# Learning to Recombine Data for Compositional Generalization

![Recombination Model](./recomb.png "Recomb Network")

## Dependencies
- **OS**: Linux or macOS
- **Language**: Julia 1.2.0 (if not available, the setup script will automatically install a local copy.)
- **Hardware**: NVIDIA GPU (that supports CUDA and cuDNN), with network connection, 3GB disk space including Julia installation. (we only tested with 32GB V100s)
- **Libraries**: CUDA Runtime Library and cuDNN Developer Toolkits (tested with CUDA: 10.1.105_418.39 and cuDNN: 7.5.0)
  - If you don't have them, you might get a warning about GPU functionality which means you are not able to run the code with a GPU. If this is the case, _follow the [instructions](https://stackoverflow.com/a/47503155)_ by using the below download links selecting the abovementioned versions. This is a local installation and will not affect your system.
  ```
  CUDA: https://developer.nvidia.com/cuda-10.1-download-archive-base
  CUDNN: https://developer.nvidia.com/rdp/cudnn-archive
  ```
  Do remember to add the below commands to your `.bashrc` replacing `$CUDAPATH` with your installation path.
  ```SHELL
  export PATH=$CUDAPATH/bin:$PATH
  export LD_LIBRARY_PATH=$CUDAPATH/lib64:$LD_LIBRARY_PATH
  ```
- **Optional**:
  - Jupyter Notebook with Python 3 (Used for analysis of results.)


Note that since this codebase is for reproducibility purposes you might require specific versions of the dependencies as described above. Additionally, we find AWS AMI: Knet-1.3.0 (ami-0469b38d93e8ab9da) to be compatible with the requirements here for convenience.

## Requirements

To install requirements:
```SHELL
   sh setup.sh
```
`setup.sh` performs the following steps interactively:
1. If Julia 1.2.0 is not available, it downloads and installs it locally.
2. Installs the exact versions of the required Julia packages to a local environment.
3. Downloads raw dataset files of `SCAN` and `SIGMORPHON 2018` to the [data/](data/) folder.
4. Downloads `SCAN` and `SIGMORPHON 2018` preprocessed neighborhood files from server.

  **Optional**:

5. Downloads pre-trained generative models for `SCAN` and `SIGMORPHON 2018` along with generated samples to the the checkpoints folders.

Note that if there are issues with any of the steps 1 through 4, the experiments might fail.


## Training

To verify the results presented in the paper, you may run the scripts to train models and see the evaluations. During training logs will be created at [checkpoints/](checkpoints/) folder.

All experiment scripts are found at [exps/](exps/)
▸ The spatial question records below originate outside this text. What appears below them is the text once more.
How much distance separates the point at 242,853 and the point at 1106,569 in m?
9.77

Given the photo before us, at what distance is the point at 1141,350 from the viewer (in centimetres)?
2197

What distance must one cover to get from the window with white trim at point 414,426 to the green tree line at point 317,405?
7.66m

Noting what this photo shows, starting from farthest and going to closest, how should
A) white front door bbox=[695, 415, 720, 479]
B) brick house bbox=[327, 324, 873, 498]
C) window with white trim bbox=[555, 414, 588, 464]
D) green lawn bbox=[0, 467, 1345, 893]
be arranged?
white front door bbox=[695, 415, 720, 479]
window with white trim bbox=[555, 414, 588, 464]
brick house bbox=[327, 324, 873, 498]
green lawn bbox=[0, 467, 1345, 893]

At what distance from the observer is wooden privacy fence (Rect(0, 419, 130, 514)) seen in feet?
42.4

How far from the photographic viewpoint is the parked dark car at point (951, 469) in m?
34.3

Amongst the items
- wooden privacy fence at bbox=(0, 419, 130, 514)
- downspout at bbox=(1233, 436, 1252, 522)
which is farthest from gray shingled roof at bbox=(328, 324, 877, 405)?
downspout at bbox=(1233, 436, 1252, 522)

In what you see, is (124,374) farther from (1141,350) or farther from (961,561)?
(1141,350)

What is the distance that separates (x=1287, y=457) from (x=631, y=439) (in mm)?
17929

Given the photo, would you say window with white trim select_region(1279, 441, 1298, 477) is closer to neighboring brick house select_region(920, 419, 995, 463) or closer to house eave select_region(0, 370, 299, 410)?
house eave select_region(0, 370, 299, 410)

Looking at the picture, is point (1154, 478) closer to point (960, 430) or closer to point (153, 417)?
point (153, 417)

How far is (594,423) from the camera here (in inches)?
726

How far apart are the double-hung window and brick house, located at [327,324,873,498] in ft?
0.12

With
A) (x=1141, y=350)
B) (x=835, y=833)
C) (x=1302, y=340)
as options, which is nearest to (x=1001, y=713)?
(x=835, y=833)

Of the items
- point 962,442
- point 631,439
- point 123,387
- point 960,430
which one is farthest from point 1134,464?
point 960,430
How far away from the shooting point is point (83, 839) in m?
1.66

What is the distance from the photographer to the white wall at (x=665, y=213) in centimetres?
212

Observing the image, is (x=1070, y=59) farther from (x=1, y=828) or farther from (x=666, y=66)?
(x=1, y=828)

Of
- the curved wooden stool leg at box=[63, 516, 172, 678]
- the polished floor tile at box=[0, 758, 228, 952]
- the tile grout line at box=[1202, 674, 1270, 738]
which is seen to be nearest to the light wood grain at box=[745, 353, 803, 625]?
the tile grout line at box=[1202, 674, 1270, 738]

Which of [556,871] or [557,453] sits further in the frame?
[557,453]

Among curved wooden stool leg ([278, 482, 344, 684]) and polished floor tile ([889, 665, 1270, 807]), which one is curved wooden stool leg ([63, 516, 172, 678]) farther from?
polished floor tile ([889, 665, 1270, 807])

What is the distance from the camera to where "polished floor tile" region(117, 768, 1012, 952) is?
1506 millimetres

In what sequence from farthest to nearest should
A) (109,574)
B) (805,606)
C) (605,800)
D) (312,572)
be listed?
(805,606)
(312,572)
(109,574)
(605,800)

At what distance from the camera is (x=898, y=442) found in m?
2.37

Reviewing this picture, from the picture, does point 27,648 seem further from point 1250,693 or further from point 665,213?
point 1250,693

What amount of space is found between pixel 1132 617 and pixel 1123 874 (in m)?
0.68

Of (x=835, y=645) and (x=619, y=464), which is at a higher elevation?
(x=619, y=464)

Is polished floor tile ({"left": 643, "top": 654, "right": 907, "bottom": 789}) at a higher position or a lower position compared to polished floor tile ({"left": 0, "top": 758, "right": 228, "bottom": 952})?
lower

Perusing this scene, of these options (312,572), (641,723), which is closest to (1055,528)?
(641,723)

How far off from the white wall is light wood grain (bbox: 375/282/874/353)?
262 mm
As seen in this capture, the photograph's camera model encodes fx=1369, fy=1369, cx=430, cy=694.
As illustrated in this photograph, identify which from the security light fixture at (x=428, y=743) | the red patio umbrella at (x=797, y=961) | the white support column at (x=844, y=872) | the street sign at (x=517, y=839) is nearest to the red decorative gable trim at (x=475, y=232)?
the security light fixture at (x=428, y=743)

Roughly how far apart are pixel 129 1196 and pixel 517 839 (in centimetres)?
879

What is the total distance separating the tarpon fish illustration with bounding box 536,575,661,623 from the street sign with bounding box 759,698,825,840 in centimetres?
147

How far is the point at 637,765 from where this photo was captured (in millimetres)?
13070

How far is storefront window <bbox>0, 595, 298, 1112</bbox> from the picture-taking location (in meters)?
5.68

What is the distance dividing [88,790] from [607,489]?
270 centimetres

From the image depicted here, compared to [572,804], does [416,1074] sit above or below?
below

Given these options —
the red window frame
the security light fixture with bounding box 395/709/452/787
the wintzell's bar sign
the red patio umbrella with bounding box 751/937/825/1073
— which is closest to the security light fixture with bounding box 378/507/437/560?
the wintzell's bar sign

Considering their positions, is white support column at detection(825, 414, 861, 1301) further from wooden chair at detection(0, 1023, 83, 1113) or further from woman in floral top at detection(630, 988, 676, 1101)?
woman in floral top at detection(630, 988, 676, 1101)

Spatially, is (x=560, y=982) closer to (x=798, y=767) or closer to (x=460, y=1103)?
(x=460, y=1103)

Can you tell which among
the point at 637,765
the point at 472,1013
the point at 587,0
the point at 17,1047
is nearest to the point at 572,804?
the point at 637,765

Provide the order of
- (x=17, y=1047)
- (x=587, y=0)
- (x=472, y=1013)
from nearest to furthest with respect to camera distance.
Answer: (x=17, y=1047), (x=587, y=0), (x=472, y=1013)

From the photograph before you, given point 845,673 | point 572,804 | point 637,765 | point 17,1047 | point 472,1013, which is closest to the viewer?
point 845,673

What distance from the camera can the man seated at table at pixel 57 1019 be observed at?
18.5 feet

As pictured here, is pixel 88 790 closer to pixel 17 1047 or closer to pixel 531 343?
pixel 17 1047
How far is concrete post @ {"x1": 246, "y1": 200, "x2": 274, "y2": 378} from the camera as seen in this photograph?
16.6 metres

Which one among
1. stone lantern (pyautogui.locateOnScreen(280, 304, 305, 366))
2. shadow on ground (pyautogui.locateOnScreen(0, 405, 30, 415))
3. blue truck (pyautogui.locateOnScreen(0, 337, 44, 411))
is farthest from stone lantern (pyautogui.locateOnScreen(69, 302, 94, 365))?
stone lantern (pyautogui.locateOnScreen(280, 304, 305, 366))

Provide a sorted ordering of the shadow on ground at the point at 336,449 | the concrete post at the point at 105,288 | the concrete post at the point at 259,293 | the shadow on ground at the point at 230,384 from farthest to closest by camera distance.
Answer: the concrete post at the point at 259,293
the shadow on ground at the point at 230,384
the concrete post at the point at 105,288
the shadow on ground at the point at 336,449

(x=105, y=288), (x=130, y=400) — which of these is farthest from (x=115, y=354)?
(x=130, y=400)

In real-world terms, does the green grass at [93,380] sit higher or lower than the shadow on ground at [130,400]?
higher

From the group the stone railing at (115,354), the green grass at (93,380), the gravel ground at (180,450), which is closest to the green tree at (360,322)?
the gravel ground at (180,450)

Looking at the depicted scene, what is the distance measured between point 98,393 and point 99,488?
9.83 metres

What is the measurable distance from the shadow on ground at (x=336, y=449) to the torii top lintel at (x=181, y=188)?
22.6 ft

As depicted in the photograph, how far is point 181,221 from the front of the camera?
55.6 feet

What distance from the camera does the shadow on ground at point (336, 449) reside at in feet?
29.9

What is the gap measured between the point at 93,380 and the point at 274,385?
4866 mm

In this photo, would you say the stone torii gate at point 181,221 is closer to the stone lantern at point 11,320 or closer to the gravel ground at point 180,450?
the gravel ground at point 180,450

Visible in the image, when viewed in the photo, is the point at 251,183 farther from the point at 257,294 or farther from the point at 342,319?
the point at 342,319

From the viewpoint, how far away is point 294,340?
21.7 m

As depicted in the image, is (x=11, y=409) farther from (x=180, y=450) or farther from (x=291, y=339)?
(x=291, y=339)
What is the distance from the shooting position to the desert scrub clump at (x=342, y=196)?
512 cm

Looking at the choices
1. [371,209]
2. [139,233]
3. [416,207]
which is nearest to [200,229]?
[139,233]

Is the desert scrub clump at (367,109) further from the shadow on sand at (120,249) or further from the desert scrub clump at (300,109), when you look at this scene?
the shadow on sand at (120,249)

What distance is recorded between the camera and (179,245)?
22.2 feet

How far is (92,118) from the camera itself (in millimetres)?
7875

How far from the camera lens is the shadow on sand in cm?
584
For example, to run the recomb-2 model with VAE on the `jump` split of `SCAN`, use

```SHELL
cd exps
export RECOMB_CHECKPOINT_DIR=checkpoints/
./jump_vae_2proto.sh
```
which runs the entire pipeline (train generative model -> generate samples -> train conditional model with augmented data). The logs and saved models can be found under `RECOMB_CHECKPOINT_DIR` folder.

> 📋 Note that the experiments are tested on NVIDIA 32GB V100 Volta GPUs. For some models GPU requirements might be high. Assuming the same setup, each experiment should run less than one hour.

## Evaluation

After running an experiment, evaluation results can be found under [checkpoints/](checkpoints/) at the end of the files named `*condconfig`. After running multiple experiments, we provide a convenience script which collates the results in shell:

```SHELL
sh collect.sh path/to/checkpoints
```

Moreover, after running all experiments, one can refer to `analyze_results.ipynb` Jupyter Notebook to obtain the figures and tables provided in the paper.


## Pre-trained Models

`setup.sh` optionally downloads the pre-trained models. See **Requirements** section.


## Trouble Shooting

If you get warnings about the GPU such examples in below, you should refer to requirements section
```
Warning: Knet cannot use the GPU: ErrorException("curandCreateGenerator: 203: Initialization of CUDA failed"
[ Info: CUDAdrv.jl failed to initialize, GPU functionality unavailable (set JULIA_CUDA_SILENT or JULIA_CUDA_VERBOSE to silence or expand this message)
```
If you get `ERROR: LoadError: cudnnRNNBackwardData: 8: CUDNN_STATUS_EXECUTION_FAILED`, you need more GPU memory.